Task item: Copy every line of the data that includes the string "unicolor".

Records:

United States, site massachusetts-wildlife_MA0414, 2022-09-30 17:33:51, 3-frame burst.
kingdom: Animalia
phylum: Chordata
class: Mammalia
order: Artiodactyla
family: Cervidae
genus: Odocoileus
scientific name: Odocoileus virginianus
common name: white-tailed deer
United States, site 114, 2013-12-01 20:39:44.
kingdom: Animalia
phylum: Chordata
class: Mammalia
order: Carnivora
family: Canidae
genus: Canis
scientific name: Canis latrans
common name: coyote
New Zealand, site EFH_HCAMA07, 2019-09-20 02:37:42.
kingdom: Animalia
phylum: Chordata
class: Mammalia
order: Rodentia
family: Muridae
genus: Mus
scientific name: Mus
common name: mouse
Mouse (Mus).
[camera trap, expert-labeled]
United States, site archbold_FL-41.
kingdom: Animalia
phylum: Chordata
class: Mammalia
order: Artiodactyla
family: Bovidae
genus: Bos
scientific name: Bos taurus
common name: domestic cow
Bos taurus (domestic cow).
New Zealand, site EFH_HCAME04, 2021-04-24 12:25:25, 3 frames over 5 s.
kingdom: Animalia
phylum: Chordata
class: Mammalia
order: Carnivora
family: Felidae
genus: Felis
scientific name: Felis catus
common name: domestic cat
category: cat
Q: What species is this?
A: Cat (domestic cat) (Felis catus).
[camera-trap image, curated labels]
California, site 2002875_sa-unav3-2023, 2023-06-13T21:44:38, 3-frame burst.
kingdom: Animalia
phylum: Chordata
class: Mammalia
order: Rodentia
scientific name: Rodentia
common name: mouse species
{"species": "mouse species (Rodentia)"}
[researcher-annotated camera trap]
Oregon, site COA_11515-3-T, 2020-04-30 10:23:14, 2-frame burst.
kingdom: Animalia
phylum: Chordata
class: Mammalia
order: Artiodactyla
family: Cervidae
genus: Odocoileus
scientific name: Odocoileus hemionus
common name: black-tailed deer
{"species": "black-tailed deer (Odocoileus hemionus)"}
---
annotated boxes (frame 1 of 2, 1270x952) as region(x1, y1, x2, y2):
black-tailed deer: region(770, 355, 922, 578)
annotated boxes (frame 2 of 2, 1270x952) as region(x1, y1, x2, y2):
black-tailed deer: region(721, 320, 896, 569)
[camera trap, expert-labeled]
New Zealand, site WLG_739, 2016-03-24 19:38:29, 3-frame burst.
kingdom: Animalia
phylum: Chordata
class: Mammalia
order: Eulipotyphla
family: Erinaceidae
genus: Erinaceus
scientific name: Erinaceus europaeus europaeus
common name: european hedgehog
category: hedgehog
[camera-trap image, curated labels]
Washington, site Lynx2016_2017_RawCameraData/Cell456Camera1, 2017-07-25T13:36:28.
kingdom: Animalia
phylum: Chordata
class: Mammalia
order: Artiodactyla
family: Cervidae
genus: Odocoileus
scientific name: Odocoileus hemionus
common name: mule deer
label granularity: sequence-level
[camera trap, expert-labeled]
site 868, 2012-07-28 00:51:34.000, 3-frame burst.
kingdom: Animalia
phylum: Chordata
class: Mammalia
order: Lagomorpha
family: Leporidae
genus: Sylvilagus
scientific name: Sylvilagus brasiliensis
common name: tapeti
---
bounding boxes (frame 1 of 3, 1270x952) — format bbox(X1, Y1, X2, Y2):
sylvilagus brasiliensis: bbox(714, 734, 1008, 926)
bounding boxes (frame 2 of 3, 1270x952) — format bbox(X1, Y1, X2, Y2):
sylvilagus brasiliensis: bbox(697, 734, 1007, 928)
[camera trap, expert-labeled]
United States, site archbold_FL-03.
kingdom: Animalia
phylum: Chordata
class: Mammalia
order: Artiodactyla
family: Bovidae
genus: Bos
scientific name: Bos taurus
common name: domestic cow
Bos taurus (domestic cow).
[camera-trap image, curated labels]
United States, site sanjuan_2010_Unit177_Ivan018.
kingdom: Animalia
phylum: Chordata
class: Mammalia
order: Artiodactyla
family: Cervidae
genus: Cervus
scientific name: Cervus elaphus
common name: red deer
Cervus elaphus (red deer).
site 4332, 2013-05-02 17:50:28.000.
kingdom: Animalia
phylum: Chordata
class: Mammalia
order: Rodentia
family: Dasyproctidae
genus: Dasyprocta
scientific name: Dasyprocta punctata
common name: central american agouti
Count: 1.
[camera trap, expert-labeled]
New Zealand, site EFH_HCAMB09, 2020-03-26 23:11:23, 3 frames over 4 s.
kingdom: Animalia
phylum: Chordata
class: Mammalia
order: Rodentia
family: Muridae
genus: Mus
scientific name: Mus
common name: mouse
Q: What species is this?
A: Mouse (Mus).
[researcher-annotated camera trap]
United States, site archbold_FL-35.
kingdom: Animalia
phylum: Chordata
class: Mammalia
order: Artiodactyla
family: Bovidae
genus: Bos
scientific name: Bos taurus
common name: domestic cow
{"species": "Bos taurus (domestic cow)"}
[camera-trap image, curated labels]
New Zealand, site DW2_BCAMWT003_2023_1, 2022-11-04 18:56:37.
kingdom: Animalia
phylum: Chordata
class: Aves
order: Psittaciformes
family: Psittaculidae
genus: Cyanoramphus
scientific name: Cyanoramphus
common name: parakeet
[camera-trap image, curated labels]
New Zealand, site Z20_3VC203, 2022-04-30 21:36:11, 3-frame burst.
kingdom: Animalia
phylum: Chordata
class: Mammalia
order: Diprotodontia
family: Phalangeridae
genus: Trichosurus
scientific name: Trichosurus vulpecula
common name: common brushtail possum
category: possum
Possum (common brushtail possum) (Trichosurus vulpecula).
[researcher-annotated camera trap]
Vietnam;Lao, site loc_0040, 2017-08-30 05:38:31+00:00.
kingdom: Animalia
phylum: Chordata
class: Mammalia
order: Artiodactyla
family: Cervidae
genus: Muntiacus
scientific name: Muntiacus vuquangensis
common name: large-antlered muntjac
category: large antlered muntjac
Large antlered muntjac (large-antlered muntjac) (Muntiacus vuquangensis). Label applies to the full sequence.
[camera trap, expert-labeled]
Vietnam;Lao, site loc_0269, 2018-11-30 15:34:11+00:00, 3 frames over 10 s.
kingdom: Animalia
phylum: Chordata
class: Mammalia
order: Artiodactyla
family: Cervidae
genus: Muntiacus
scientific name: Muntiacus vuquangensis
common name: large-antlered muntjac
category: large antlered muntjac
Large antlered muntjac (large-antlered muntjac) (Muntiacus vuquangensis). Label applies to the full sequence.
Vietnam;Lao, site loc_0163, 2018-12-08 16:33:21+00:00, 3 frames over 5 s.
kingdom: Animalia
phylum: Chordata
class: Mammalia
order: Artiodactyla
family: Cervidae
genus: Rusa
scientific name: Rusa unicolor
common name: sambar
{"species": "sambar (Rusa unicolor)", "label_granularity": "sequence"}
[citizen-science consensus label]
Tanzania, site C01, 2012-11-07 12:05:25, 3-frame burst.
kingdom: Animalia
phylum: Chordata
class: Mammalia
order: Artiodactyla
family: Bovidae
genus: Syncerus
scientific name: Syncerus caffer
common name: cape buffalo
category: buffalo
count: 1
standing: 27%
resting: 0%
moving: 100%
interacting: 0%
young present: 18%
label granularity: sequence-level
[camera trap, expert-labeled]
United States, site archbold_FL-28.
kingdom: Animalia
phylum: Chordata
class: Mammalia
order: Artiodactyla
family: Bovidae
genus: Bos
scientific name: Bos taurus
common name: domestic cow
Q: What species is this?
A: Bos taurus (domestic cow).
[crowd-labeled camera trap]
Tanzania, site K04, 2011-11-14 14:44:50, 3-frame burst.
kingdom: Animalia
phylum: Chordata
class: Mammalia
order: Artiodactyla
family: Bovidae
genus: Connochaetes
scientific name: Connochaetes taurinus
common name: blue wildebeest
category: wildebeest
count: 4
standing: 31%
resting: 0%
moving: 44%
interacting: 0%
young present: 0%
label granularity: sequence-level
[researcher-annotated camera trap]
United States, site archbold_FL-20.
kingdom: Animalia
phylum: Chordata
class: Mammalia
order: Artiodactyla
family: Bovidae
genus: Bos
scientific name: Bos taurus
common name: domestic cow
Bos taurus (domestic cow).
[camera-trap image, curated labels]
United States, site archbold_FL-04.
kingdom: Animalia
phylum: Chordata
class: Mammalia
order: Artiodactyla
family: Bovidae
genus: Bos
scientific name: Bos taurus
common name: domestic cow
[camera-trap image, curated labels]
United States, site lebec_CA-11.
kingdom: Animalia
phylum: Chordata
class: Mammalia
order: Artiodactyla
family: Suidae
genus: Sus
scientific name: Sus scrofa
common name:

Answer to this problem:
scientific name: Rusa unicolor
{"species": "sambar (Rusa unicolor)", "label_granularity": "sequence"}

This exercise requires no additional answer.